→ **課題**
コンサルティングを組織や事業の「修理」にたとえた文章を、最後の行のあとから続けて書いてください。

→ **文章の抜粋**
>>>>
試考錯誤:”組織事業修理業”としてのコンサルティング
今週後半(4/16-18)に考えていたことのメモです。
気付き
多くのコンサルタントは、新しい戦略を語るとき、まるで設計図を広げる建築家のように振る舞います。彼らが見せるのは何を”新たに”建てるのか。新規事業のアイディア、インセンティブ制度、5カ年の経営計画――いずれも聞こえは派手です。しかし、最近の私は昔気質の整備士に近い仕事をしているのだと気づきました。すぐに剥がれるコーティングを施すのではなく、車体の下にもぐり込み、油をぬぐい取り、「かつて滑らかだったエンジンがなぜ咳き込むのか」を確かめる仕事。繫ぎを着てやる仕事です。
理想と現実
人でも組織でも、最初は「世界をこうしたい」という理想を掲げます。そして、その実現を助ける仕組み(ルール、指標、儀式などなど)を打ち立てる。ところが、現実はどこまでも気まぐれです。法規制が変わる。売上目標が外れる。キーパーソンが退職する。単発の出来事に過ぎなくとも、積もればエンジンの芯がずれ、ついには甲高い異音が聞こえます。でも計器が警告灯を点けるより、ずっと前から耳の良い人にはわかるのです。
その異音を「新しく何かをはじめなくてはいけない!」という号令だと誤読するのもしょうがないことです。新機能を追加しろ! KPI を増やせ!嵐のなかでバラストを投げ捨てるような高揚感がありますが、そうして増えたプロセスは船底にフジツボのように張り付き、誰もスイッチの意味を覚えていない――そんな未来が待っています。そして悪徳コンサルタントや広告マンが、あなたに忍び寄ってくるのです。
修理と創造
修理は創造より小さく見えますが、実は逆です。新プロジェクトを派手に立ち上げるチームと、地道に組織・事業のゆがみを直すチームを並べて2年ほど観察してみましょう。確実に、後者が会社を正しい軌道へと導いてくれます。根本の仕組みが健康でなければ、どんな新施策も力を伝えられません。
想像のための修理について、私が重要だと感じるのは、ざっくり三点です。
- 優れた行動・人物の評価基準(≠人事評価)
<<<<
→ **与えられた情報**
>>>>
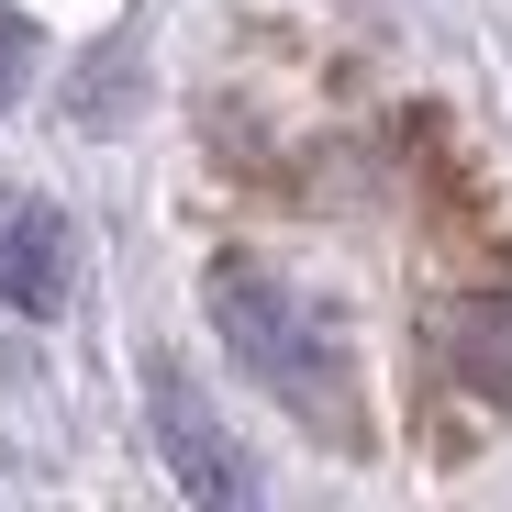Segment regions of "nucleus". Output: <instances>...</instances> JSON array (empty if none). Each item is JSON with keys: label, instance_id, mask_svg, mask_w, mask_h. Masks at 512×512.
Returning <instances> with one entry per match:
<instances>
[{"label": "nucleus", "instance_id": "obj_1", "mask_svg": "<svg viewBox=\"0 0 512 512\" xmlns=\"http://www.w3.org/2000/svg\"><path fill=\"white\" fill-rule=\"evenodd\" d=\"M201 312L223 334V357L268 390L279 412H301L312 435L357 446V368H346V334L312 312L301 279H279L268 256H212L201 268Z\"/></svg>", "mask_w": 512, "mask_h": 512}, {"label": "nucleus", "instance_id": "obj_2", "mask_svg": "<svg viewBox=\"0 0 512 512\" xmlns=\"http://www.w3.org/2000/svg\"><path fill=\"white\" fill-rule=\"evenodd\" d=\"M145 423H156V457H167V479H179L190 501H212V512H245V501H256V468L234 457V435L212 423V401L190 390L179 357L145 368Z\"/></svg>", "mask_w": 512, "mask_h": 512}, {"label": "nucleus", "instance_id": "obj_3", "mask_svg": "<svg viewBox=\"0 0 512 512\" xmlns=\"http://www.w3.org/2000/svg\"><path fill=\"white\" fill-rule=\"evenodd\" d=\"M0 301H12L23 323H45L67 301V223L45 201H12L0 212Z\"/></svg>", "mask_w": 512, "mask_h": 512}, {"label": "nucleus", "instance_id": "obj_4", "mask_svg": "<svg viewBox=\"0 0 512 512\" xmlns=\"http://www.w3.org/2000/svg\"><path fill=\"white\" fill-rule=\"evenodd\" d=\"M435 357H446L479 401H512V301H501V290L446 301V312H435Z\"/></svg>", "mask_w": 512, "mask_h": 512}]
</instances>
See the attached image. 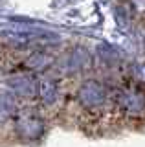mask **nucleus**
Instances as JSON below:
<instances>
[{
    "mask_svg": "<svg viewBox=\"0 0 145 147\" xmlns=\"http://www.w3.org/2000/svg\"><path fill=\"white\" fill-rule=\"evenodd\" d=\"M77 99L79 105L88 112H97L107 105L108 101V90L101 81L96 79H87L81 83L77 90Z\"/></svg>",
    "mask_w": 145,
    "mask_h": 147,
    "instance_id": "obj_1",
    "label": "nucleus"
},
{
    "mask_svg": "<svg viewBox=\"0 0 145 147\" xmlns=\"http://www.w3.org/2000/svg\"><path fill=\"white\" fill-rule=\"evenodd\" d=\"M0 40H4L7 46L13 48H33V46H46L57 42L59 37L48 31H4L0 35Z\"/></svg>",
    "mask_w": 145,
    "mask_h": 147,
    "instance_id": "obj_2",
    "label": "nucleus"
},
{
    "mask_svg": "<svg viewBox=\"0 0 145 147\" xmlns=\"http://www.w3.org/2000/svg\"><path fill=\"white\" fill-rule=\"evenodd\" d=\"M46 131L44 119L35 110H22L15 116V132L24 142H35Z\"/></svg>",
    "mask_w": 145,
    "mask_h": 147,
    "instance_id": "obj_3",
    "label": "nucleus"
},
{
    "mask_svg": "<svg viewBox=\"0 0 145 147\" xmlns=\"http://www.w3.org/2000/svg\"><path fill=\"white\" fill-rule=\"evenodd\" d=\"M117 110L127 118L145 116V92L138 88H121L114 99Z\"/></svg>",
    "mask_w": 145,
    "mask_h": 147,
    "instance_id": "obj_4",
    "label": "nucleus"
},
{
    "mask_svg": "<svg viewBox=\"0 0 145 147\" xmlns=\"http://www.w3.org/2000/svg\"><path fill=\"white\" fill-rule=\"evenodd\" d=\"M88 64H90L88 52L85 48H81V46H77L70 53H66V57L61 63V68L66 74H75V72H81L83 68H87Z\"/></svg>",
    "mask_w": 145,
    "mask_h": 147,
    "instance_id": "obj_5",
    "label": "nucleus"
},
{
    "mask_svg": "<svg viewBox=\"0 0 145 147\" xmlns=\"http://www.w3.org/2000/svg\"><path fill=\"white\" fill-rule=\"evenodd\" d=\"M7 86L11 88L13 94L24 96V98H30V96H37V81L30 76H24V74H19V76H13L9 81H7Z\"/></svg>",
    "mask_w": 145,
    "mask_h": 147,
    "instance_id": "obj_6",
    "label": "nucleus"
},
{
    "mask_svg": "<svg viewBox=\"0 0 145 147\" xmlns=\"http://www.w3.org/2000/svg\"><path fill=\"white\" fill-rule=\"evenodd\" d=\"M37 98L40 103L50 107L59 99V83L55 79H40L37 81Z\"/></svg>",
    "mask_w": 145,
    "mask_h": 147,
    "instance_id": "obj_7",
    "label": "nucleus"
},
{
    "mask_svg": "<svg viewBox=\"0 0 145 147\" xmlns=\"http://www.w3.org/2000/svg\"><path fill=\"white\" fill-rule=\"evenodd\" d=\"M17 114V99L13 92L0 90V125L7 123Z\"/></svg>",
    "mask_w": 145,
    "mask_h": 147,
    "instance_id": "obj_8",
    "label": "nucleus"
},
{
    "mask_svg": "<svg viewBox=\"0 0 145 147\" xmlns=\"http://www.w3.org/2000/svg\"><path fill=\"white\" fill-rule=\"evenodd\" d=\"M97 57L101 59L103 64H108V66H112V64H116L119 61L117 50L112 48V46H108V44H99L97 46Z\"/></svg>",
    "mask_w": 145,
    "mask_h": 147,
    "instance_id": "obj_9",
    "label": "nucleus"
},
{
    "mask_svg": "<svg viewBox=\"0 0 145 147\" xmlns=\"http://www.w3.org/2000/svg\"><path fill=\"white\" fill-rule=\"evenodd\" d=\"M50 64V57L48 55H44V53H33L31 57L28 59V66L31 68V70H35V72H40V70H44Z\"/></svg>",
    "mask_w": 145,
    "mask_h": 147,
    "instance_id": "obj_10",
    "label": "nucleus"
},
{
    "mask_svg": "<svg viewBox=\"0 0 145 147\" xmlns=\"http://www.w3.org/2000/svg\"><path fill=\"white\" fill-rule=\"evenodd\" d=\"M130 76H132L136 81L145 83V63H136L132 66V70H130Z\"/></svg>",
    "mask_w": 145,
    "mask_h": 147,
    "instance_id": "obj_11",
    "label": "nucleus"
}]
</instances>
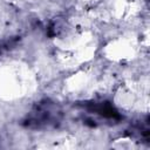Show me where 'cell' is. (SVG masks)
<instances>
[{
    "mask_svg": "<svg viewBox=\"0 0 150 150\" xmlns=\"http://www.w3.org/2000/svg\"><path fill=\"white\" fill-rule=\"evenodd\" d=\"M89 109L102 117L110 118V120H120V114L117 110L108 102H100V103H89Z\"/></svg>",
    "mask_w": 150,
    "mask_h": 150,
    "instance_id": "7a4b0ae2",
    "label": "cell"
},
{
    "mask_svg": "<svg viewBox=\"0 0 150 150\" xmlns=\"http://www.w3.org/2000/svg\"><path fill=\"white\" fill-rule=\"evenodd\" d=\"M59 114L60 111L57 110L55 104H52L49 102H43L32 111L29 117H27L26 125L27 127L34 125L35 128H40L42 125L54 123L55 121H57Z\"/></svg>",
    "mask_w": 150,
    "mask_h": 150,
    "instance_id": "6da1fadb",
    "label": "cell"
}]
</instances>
<<<<
>>>>
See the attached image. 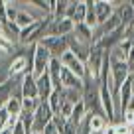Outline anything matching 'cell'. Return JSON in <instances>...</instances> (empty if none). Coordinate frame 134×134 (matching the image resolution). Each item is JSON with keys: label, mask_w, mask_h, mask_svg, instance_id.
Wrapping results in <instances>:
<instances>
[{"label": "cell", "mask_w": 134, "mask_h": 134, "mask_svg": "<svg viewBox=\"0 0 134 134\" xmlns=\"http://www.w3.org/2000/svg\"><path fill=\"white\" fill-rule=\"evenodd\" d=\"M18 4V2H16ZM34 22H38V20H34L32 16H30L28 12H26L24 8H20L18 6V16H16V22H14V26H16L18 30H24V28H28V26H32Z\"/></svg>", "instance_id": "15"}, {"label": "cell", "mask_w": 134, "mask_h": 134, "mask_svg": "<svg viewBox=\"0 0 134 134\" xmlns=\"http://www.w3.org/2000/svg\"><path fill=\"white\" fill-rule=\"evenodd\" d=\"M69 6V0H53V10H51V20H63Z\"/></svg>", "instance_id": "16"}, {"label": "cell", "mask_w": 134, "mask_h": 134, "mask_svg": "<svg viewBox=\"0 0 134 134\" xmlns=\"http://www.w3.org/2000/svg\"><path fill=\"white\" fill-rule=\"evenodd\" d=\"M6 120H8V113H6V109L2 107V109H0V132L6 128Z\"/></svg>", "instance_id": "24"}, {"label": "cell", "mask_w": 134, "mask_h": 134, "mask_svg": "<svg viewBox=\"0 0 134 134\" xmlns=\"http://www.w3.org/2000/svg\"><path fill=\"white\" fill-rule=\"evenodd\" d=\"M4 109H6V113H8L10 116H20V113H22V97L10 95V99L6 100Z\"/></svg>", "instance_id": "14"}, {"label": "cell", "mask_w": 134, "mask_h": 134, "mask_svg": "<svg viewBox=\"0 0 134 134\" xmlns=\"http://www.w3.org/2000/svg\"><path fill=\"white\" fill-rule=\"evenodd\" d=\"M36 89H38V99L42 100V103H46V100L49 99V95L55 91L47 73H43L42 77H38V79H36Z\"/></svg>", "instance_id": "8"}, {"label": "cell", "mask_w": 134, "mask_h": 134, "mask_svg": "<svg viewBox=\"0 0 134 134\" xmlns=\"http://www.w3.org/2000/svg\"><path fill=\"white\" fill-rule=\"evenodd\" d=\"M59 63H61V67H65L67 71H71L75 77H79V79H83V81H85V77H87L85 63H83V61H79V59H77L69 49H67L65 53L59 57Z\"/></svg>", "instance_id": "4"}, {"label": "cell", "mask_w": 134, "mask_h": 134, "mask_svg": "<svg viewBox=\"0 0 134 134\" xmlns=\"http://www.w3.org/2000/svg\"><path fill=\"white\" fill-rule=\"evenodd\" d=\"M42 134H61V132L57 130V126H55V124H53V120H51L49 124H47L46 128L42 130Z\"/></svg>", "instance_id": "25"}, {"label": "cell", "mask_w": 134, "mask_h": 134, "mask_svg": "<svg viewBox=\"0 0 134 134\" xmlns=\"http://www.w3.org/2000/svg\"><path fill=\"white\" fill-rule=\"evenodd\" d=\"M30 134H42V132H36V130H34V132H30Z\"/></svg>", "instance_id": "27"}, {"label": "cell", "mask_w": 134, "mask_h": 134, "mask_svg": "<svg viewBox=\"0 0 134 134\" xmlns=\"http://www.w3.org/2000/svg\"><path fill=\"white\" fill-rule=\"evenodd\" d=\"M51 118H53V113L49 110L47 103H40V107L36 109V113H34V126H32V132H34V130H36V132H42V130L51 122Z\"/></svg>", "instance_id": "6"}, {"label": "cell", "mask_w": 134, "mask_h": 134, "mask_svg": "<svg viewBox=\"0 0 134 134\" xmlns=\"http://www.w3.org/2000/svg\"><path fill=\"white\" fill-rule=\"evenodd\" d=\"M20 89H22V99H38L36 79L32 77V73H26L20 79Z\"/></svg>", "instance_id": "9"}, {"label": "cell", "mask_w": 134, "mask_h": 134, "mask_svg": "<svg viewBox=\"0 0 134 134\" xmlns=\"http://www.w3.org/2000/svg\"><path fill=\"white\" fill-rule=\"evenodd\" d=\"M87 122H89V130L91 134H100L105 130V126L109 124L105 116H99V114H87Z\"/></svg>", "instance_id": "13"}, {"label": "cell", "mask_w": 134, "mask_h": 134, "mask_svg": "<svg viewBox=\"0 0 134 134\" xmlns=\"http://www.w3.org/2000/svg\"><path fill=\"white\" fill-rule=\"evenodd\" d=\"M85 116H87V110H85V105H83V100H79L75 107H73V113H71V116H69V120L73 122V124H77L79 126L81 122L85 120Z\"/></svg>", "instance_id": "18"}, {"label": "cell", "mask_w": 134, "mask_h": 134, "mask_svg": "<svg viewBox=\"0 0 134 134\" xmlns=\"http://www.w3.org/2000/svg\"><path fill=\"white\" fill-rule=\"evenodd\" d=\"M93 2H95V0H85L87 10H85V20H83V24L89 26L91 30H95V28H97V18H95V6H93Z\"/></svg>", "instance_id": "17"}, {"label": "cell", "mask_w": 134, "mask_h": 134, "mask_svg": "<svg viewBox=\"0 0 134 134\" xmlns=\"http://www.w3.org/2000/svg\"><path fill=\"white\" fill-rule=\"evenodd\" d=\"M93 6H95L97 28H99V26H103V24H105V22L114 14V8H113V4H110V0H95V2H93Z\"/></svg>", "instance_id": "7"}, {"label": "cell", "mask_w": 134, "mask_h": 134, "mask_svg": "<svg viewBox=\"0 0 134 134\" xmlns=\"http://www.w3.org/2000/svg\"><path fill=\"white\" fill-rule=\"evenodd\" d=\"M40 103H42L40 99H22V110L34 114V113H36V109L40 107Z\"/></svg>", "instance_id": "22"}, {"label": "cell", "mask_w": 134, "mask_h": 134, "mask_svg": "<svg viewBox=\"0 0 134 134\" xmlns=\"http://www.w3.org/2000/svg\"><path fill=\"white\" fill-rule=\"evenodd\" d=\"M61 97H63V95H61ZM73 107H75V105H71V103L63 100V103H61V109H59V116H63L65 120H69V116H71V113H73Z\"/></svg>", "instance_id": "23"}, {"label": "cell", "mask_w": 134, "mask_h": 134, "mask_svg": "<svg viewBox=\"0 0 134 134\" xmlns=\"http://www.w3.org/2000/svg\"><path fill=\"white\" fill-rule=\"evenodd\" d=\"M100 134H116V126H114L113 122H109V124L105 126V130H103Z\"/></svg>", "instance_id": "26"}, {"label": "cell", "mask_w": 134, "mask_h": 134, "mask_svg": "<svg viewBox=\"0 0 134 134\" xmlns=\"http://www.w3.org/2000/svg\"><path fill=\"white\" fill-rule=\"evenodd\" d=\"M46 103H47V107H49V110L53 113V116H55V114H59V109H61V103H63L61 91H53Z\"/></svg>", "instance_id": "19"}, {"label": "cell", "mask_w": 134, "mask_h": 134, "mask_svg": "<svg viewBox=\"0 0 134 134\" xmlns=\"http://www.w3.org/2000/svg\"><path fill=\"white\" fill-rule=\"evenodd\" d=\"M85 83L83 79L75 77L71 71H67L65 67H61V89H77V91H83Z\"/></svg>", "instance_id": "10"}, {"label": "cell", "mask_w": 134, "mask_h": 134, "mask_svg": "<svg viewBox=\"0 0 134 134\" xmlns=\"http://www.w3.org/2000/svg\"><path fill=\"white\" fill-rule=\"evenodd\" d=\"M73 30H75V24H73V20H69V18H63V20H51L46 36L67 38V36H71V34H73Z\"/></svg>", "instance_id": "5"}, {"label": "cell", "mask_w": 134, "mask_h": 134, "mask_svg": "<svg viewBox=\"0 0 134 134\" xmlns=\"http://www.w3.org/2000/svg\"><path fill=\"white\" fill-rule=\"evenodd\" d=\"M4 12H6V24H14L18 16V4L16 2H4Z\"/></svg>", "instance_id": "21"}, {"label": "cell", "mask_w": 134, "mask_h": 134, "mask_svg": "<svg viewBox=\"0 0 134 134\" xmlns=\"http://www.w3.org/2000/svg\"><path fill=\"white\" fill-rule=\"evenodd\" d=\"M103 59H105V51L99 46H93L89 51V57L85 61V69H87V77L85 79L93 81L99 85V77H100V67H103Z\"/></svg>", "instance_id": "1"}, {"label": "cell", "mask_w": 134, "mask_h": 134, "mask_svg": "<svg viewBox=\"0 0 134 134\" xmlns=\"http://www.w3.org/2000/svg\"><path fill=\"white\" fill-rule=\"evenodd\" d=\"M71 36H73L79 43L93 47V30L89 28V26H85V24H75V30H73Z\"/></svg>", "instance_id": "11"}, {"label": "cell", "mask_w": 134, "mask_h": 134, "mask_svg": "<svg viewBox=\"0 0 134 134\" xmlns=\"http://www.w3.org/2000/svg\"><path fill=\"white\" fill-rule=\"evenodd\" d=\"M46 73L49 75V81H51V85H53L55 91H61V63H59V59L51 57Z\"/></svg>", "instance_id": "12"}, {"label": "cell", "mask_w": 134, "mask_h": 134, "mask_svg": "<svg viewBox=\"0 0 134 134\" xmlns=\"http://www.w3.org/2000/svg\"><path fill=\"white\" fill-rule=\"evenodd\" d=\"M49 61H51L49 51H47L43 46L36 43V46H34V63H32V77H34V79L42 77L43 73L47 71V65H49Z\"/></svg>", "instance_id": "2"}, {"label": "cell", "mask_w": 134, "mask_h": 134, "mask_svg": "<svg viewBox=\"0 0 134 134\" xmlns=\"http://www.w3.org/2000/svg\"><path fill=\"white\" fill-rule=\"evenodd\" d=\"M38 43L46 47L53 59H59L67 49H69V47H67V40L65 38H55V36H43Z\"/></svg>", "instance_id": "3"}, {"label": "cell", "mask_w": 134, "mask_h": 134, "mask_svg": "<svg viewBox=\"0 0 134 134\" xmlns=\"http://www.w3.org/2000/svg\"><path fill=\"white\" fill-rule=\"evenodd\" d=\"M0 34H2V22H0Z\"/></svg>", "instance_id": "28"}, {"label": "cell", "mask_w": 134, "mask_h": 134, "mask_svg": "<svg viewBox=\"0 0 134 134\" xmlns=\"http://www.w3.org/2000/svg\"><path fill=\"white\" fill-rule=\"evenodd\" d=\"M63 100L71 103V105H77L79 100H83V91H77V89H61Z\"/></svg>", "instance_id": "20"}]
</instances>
<<<<
→ **課題の解答**
スループットを褒めれば人は仕事をするようになり、見栄を褒めれば人は演技します。 - 日々運営されるゲームのルール
規則は堆積物のように溜まりつづける。目的を失ったルールは削除する。会議の一つ仕方取ってみても、誤ったルールに基づいて運営されているところが多いです。 - メンバーのエネルギーレベル
モチベーションはスローガンで上下するものではありません。何より大事なのは、チームのエネルギー総量を大きくすることです。全力疾走を求めるなら、コースを整え、給水所をおき、日々の微細な摩擦を取り覗いてあげること。
地味に聞こえるでしょう。けれど三つが噛み合うと、組織・事業は一気に前進し出します。
空気の差
壮大な構想をうたうプロジェクトチームのワークショップに参加すると、ホワイトボードは新しいアイデアでいっぱいになっています。一方で組織・事業の修理を担当するチームの会議は、概ね沈黙から始まる。対照的で、前者の方が望ましく思えることでしょう。しかし壊れたシステムの下で始まるものに先はありません。地道な修理活動の先にこそ、組織が求める何かがあるのだと信じています。私は夢を語る80 ページのスライドより、この空気を置き土産にしたい。それは PDF より軽いのに、はるかに失われにくい価値だからです。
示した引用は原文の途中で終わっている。